Hi there,
I am writing Java application to perform bulk update to Elasticsearch. I need to reach the best possible indexing performance. I understand complexity of cluster and hardware settings, but in this thread I want to clarify some settings in Java client which should help indexing rate.
Now I am using Java Client, but I am considering to rewrite code using Java Bulk processor. Is there any optimization using Bulk processor, or is the Bulk processor only kind of automatic task processing interface ?
My inspiration comes from documentation articles and this article series:
https://qbox.io/blog/maximize-guide-elasticsearch-indexing-performance-part-1
My workflow:
- Update index settings before bulk.
- Get data, create a thread pool, add a number of index/update requests to each thread. Do bulk requests. Repeat until I have a data.
- Update index settings after bulk.
Update index settings before bulk:
I temporary disable refresh interval and set number of replicas to 0.
UpdateSettingsResponse updateResponse = client.admin().indices().prepareUpdateSettings("test")
.setSettings(Settings.builder()
.put("index.refresh_interval", -1)
.put("index.number_of_replicas", 0))
.get();
Update index settings after bulk:
Set back default settings for refresh interval and replicas.
UpdateSettingsResponse updateResponse = client.admin().indices().prepareUpdateSettings("test")

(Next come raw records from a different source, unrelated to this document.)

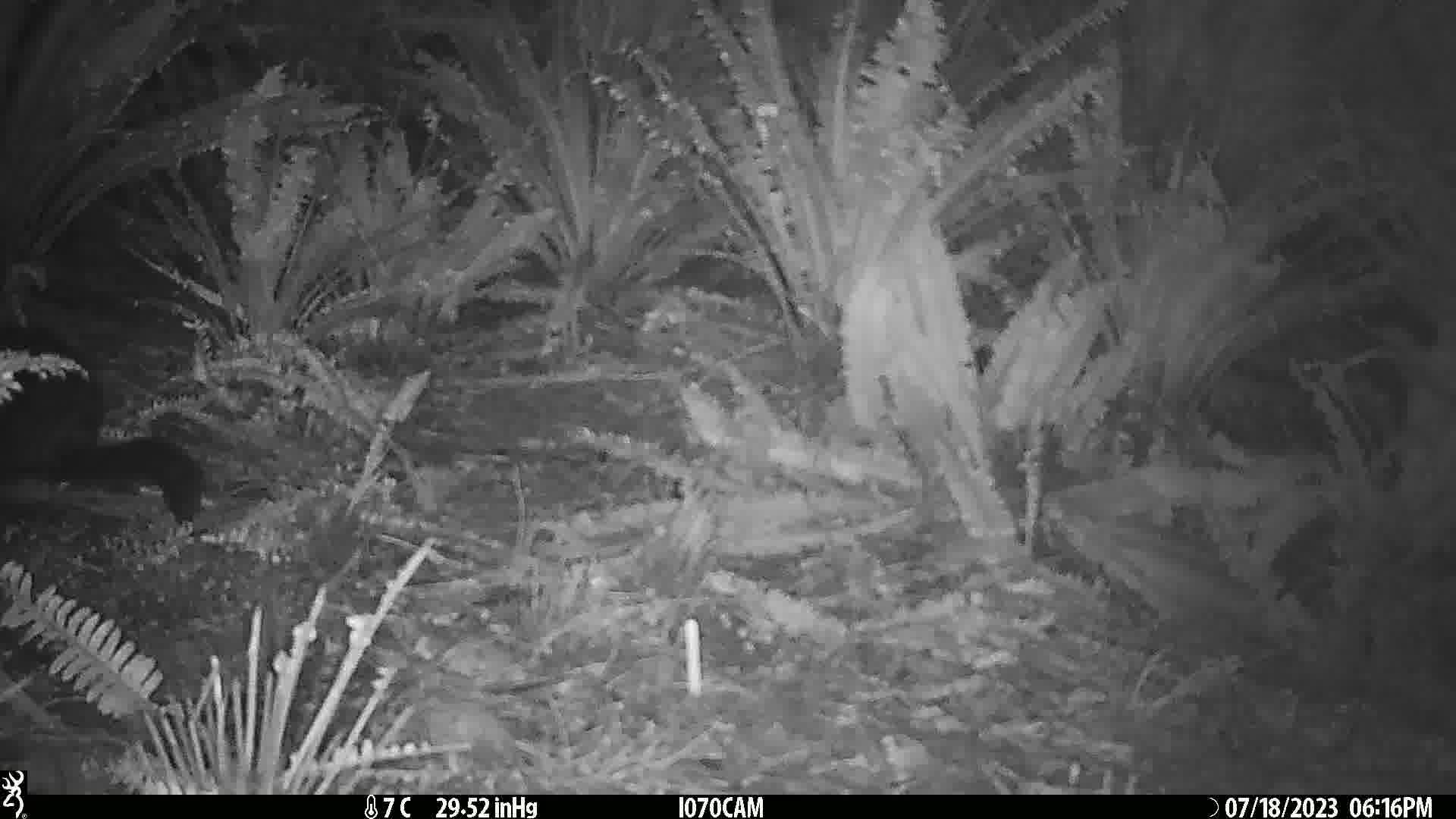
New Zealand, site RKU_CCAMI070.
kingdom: Animalia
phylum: Chordata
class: Mammalia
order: Diprotodontia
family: Phalangeridae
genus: Trichosurus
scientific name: Trichosurus vulpecula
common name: common brushtail possum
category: possum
Possum (common brushtail possum) (Trichosurus vulpecula).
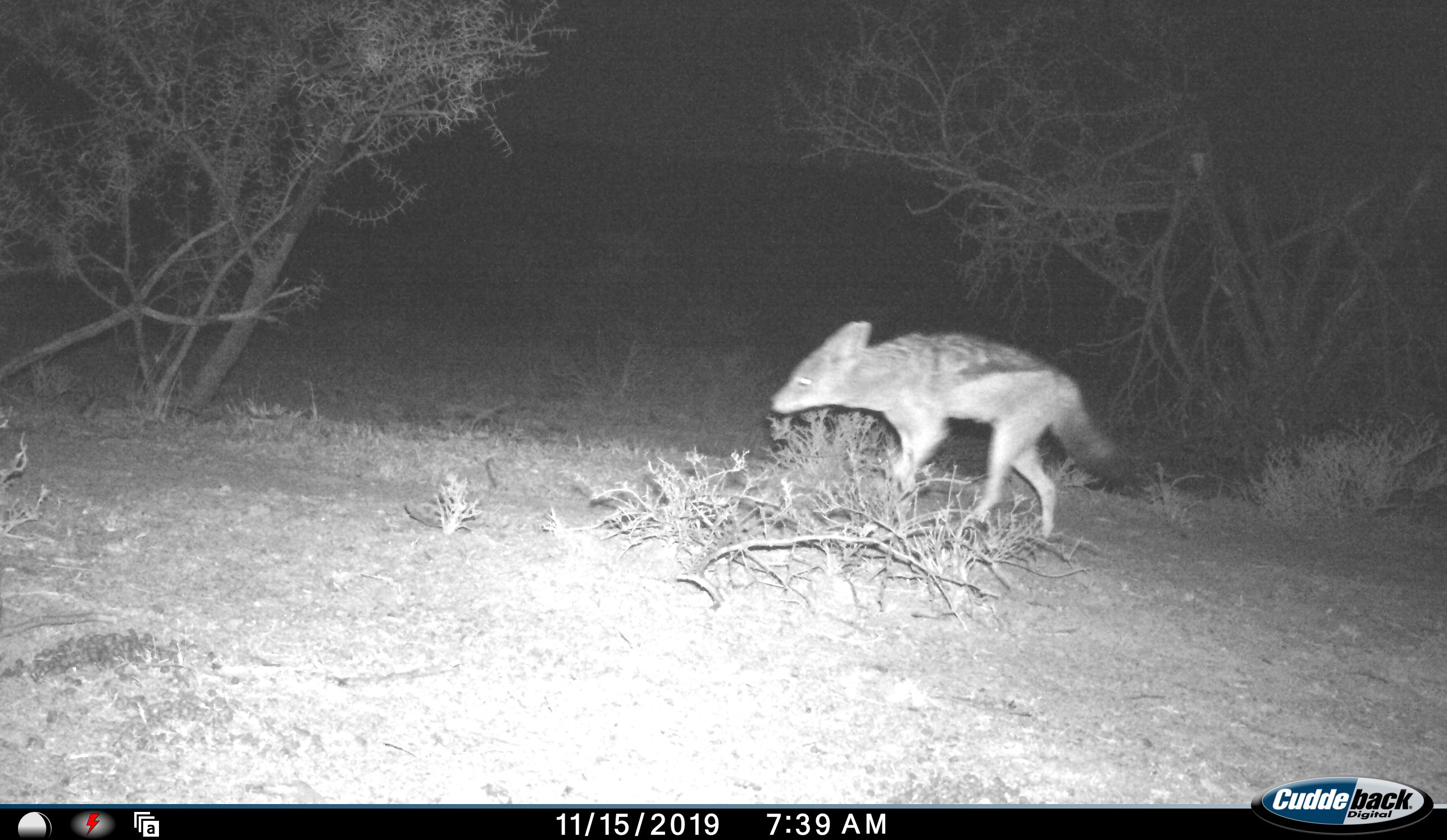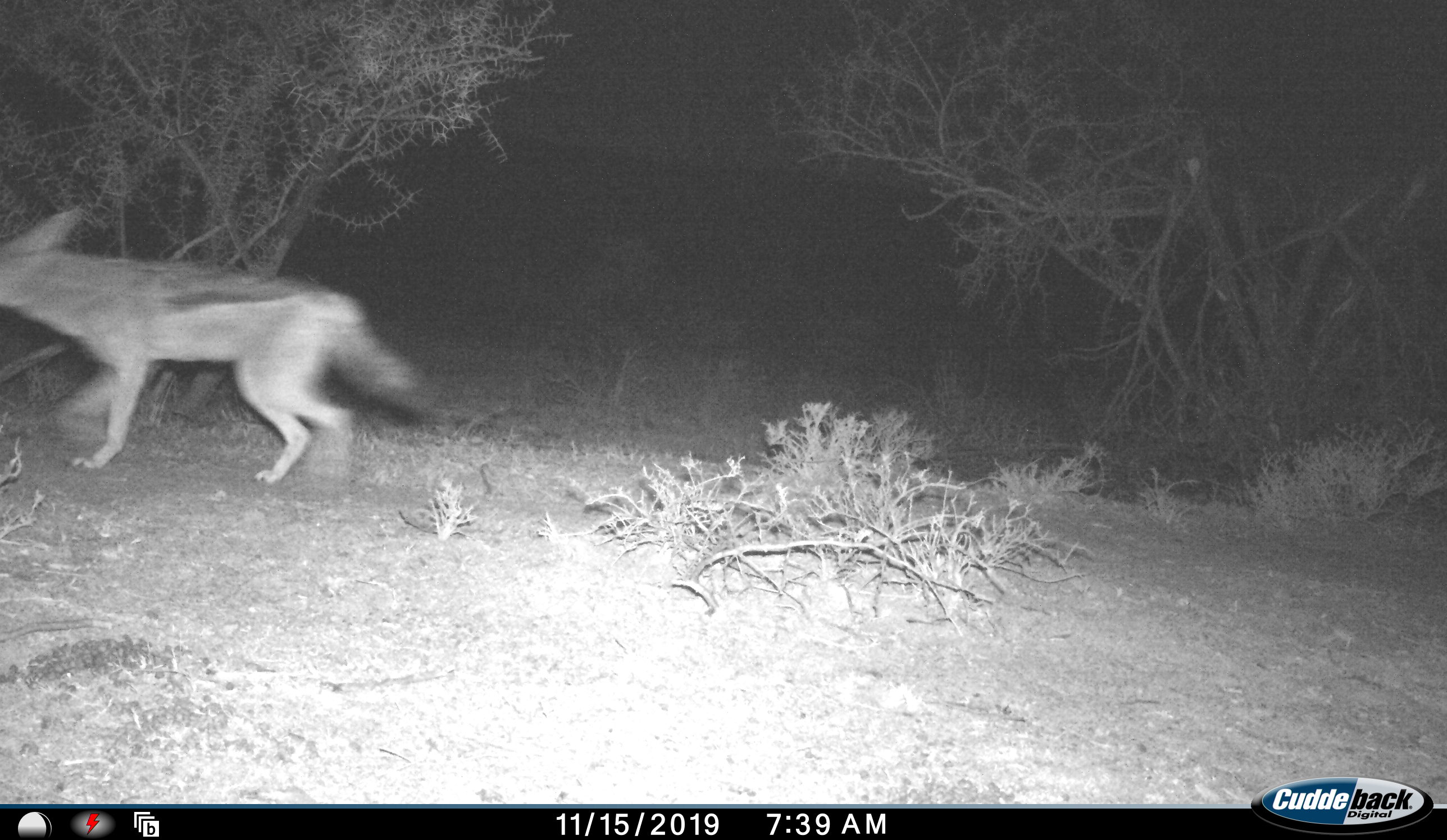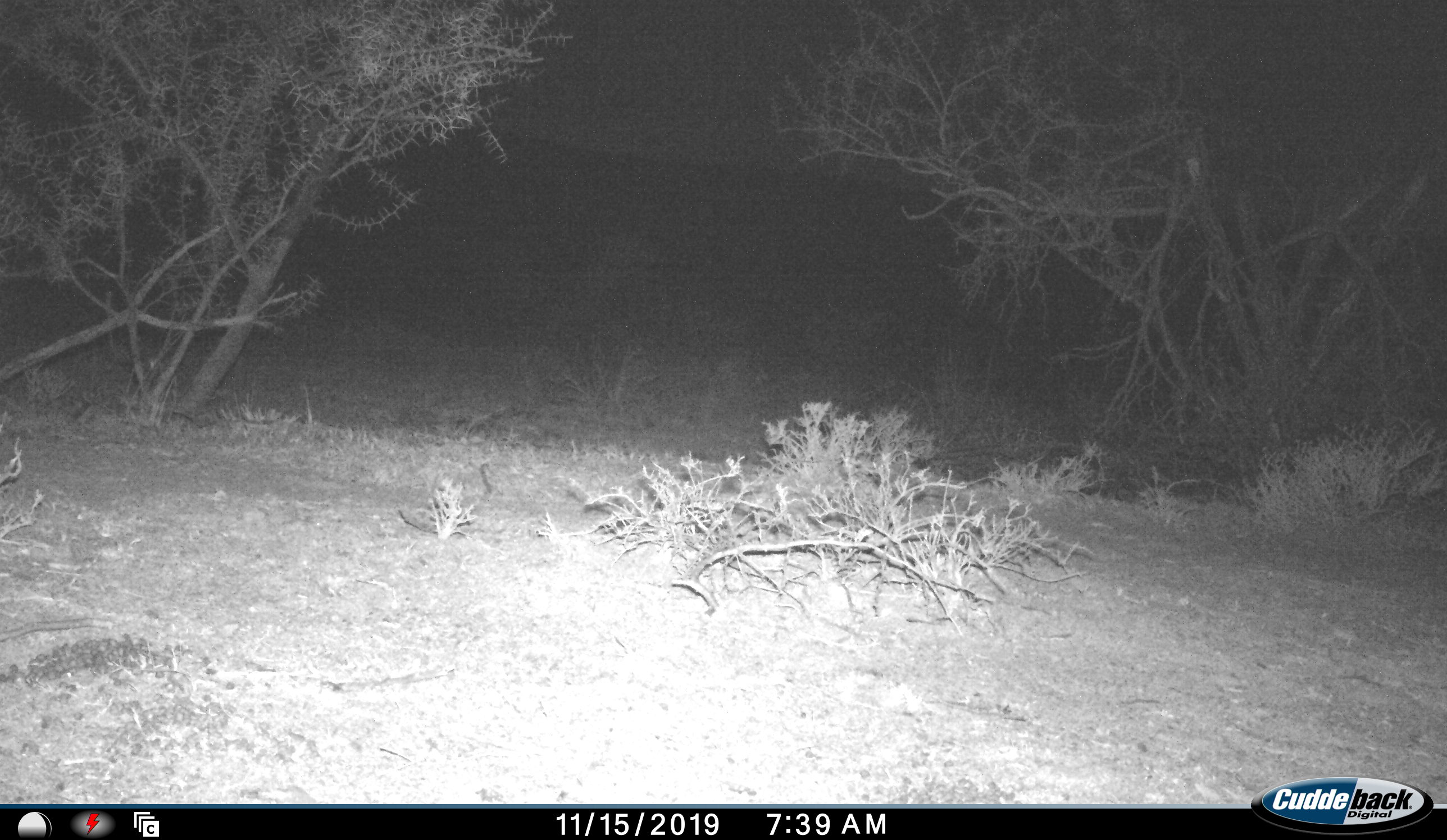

.setSettings(Settings.builder()
.put("index.refresh_interval", "1s")
.put("index.number_of_replicas", 1))
.get();
Do Merge, Flush (?), Refresh (?) (this is part I am confused the most about)
My code:
ForceMergeResponse mergeResponse = client.prepareForceMerge("test").setMaxNumSegments(1).get();
FlushResponse flushResponse = client.prepareFlush("test").get();
Flush makes Lucene commit and empties transaction log.
RefreshResponse refreshResponse = indicesAdminClient.prepareRefresh(elasticSearchIndexName).get();
Refresh makes documents searchable.
Index will be used for bulk index/update operations only (search requests will be allowed after successful bulk operations).
Am I doing after bulk operations right ?
Thank you.